Arbitrary read of files owned by the "git" user via malicious tar.gz file upload using GitLab export functionality

⚠ Please read the process on how to fix security issues before starting to work on the issue. Vulnerabilities must be fixed in a security mirror.

HackerOne report #2032730 by ubercomp on 2023-06-20, assigned to GitLab Team:

Report | Attachments | How To Reproduce

Report

Summary

During project imports from a Gitlab export, an arbitrary tarball is processed / extracted with the use of the GNU tar command, and the contents of the tarball are reflcted back to the user through the imported project. It's possible to read arbitrary files owned by the git user on the same partition as the one where the "tar" command is run via command_line_util.rb a tarball containing hard links.

Additional details

This type of issue, related to using tar on an arbitrary tarball and reflecting the contents back to the user, has a history on Gitlab, and the implementation is hardened. Specifically, it removes symbolic links after extracting, and even matches hidden and changes permissions beforehand, thwarting most attacks. However, Gitlab still extracts tarballs containing soft and hard links, and it's possible to devise an attack due to an unexpected behavior which I discovered on GNU tar as part of my research on Gitlab: when extracting a tarball to an empty directory, it is possible that one of the extracted files will be a hard link to a file outside the aforementioned empty directory.

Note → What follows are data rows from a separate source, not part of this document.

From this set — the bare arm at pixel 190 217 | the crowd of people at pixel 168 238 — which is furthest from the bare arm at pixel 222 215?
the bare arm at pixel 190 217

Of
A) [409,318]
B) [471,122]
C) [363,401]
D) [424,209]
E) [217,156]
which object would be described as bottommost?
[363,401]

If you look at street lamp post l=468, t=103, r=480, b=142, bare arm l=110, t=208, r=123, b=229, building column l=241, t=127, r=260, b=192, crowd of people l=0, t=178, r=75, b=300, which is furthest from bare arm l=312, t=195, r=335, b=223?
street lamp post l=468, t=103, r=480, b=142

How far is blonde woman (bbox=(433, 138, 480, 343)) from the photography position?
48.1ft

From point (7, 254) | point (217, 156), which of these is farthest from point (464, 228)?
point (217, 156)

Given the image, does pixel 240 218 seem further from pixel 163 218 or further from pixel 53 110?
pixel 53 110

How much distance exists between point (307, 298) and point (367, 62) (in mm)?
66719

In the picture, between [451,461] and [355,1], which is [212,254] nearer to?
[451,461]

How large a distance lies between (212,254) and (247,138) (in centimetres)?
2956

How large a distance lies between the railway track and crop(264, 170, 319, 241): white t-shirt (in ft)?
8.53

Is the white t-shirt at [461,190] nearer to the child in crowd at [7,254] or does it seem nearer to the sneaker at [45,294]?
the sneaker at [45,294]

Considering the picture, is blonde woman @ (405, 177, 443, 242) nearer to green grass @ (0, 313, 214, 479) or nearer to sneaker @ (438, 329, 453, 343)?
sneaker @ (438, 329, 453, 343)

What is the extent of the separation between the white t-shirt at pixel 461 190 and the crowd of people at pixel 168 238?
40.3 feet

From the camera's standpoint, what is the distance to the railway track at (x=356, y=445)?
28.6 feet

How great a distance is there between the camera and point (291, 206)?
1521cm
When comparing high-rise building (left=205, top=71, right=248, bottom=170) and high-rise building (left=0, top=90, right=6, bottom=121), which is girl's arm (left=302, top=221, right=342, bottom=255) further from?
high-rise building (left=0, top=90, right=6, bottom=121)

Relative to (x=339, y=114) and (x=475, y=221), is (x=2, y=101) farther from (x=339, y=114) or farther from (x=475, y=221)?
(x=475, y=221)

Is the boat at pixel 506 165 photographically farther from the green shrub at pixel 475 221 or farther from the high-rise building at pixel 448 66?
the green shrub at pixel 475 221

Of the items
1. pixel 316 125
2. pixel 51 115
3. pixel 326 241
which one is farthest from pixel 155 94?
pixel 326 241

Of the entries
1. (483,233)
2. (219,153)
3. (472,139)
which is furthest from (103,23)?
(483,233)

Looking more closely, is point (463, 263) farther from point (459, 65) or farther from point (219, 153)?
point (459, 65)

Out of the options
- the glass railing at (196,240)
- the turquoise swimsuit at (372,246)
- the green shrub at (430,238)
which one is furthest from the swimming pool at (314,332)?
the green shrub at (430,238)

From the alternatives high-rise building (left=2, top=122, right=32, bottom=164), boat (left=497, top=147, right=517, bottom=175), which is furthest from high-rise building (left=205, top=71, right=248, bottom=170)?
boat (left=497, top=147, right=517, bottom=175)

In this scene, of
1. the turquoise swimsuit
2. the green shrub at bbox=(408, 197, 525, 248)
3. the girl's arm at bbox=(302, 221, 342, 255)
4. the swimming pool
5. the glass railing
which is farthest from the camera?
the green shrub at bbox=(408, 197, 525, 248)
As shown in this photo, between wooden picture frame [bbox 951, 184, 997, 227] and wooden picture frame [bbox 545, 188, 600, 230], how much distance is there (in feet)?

Fix suggestion: The attack makes use of both soft and hard links, so inspecting the tarball with "tar tvvf" and refusing to process it further if it contains soft or hard links is an effective mitigation for this attack [note 1], as is ensuring that the tarball is extracted on a partition that doesn't contain any sensitive files, as hard links are not allowed to cross device boundaries.

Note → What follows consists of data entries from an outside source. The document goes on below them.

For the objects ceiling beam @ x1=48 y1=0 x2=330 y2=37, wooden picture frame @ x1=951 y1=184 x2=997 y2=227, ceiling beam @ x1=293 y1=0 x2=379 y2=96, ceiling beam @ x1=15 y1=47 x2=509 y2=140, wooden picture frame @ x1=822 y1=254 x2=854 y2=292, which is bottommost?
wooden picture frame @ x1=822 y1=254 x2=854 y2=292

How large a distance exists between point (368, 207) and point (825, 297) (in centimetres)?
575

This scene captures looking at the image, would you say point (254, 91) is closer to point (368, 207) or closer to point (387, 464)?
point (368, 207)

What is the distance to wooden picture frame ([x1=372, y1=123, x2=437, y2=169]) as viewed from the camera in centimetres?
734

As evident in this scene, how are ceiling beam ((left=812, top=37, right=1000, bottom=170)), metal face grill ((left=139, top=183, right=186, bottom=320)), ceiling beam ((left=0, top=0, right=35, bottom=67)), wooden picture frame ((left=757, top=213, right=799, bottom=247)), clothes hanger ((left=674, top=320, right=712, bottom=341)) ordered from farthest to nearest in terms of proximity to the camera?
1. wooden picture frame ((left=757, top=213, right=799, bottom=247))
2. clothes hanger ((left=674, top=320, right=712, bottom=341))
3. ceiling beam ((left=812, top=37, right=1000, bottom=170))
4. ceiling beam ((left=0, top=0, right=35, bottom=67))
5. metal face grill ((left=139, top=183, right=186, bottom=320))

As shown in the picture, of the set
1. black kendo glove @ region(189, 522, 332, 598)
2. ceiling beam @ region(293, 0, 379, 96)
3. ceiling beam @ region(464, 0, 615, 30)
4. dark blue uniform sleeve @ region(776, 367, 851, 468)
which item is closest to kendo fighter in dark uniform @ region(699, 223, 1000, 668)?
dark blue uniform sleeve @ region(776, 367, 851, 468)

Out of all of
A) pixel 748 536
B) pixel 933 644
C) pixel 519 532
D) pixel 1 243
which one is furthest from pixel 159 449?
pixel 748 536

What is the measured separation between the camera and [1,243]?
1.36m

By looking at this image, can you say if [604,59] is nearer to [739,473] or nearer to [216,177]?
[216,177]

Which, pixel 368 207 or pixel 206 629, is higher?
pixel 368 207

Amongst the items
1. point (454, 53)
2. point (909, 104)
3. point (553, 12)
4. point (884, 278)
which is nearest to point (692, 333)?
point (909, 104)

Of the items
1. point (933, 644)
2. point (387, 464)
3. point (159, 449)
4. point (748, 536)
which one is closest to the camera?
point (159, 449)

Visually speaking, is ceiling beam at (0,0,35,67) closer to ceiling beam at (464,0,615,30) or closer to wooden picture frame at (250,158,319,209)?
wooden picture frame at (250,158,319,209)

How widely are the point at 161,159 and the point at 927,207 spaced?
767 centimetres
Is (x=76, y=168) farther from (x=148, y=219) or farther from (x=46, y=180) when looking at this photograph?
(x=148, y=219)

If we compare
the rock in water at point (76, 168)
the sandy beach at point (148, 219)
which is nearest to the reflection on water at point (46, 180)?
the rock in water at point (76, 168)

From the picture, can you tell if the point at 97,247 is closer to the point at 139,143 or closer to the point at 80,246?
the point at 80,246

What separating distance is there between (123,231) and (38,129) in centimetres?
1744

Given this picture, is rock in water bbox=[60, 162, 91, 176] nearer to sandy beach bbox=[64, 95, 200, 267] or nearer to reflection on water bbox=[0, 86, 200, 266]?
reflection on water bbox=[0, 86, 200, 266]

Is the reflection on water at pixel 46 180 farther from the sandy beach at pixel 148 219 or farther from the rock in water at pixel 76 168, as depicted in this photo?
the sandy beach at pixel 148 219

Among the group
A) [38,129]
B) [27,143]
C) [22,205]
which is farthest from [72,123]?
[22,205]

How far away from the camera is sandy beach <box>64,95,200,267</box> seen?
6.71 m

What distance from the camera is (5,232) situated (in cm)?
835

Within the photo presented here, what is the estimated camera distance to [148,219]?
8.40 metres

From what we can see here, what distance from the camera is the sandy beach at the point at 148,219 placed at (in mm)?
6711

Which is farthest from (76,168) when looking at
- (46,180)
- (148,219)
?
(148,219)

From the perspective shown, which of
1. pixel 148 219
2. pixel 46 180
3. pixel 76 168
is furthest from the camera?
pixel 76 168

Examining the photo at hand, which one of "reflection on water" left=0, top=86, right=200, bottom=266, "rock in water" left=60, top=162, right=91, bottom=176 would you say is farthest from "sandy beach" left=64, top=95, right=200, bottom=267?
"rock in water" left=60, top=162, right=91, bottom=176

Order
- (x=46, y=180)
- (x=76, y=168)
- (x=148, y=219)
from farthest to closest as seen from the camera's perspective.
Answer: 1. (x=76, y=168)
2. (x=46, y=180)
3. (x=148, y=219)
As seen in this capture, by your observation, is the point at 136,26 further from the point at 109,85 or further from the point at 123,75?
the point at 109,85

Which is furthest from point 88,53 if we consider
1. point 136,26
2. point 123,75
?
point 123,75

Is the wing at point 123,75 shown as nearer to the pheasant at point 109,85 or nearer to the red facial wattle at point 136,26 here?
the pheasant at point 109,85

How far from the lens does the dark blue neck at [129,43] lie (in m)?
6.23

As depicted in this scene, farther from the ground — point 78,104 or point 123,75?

I have privately reported the issue with tar to the GNU tar maintainers without mentioning any affected parties and they are working on a patch for it (which can be seen on the tar commit log on commits related to the apply_delayed_links function. However, I expect that it will be a while before all the distributions have pulled the patch from upstream and, since I found this issue because I was working on Gitlab, I decided to report even though an official patch is not yet available, as there are mitigations that avoid exploitability.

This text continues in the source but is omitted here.